Stay With Managed Infrastructure When:

  • Throughput is bursty or unpredictable (bare metal doesn’t auto-scale well)
  • Geographic distribution is mandatory (multi-region bare metal is painful)
  • Team velocity matters more than raw performance (totally valid choice)
  • Packet loss <2% is acceptable for your use case
  • You need to scale 10x in minutes (bare metal can’t do this)
  • Operational simplicity is a business requirement (also totally valid)

The data forced us to challenge everything we believed about modern infrastructure.

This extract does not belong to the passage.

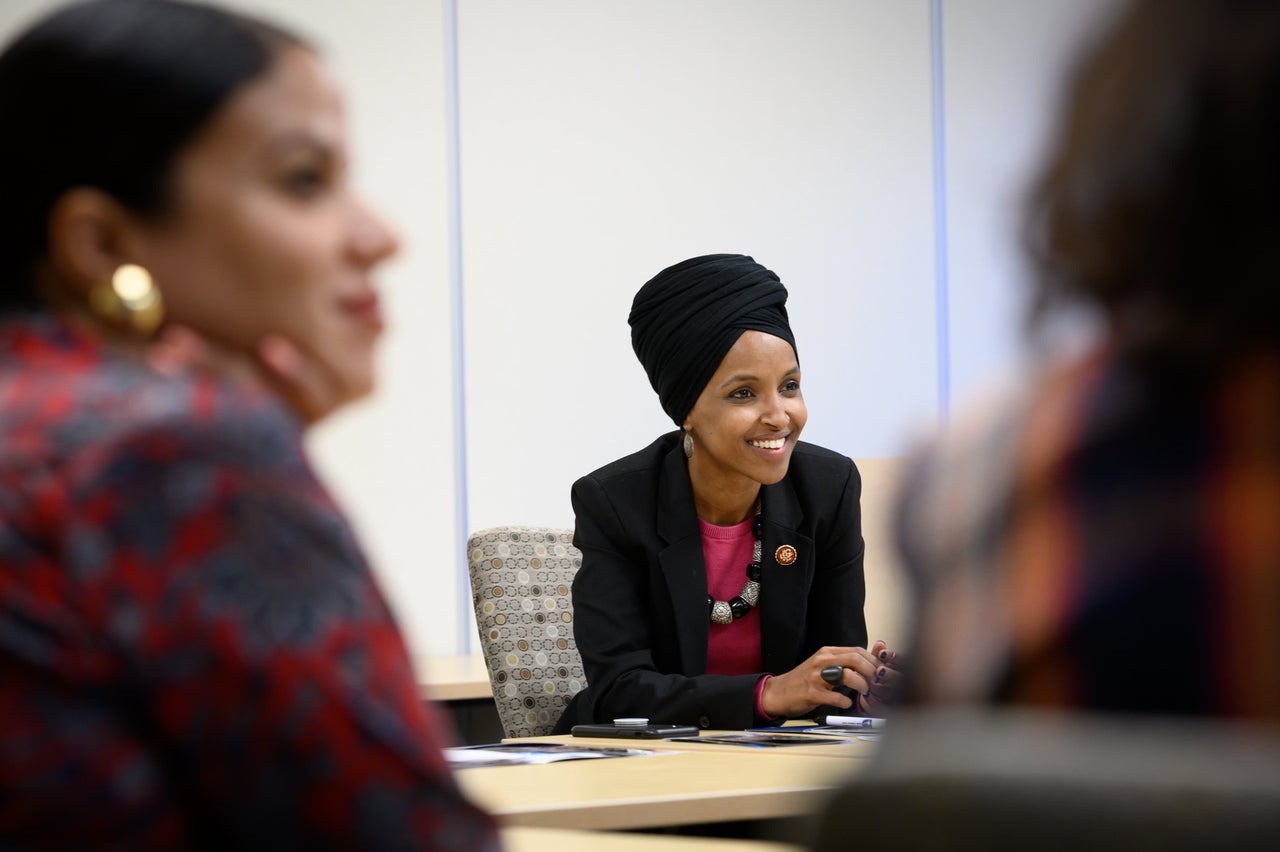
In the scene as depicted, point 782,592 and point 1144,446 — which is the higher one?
point 1144,446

Sometimes — not always, but sometimes — the best optimization is stripping away the very layers we thought were helping us.

Where We Are Now

We didn’t abandon Kubernetes entirely. That would be stupid. Our API layer, data processing pipeline, dashboard — all of that still runs on managed infrastructure because it makes sense there. But for the UDP ingestion layer, that absolute performance bottleneck? Bare metal Rust was the only architecture that could deliver what we needed.

The lesson I keep coming back to: choose your abstractions deliberately. With intention. Cloud native isn’t always the answer. Sometimes it is! But sometimes — like in our case — going back to basics (Rust, bare metal, careful systems engineering) unlocks performance that managed services can never, ever provide. Our sensor network now handles 1.9 million packets per second with sub-millisecond jitter. Consistently. Reliably. We sleep better knowing those industrial sensors — monitoring oil pipeline pressures, semiconductor fab temperatures, factory equipment — are reporting accurately, without data loss. The abstraction tax is real. You just have to know when to pay it, and when to build closer to the metal. Sometimes the old ways are the best ways. Or maybe they’re just different ways, with different tradeoffs. Either way, we found what works for us.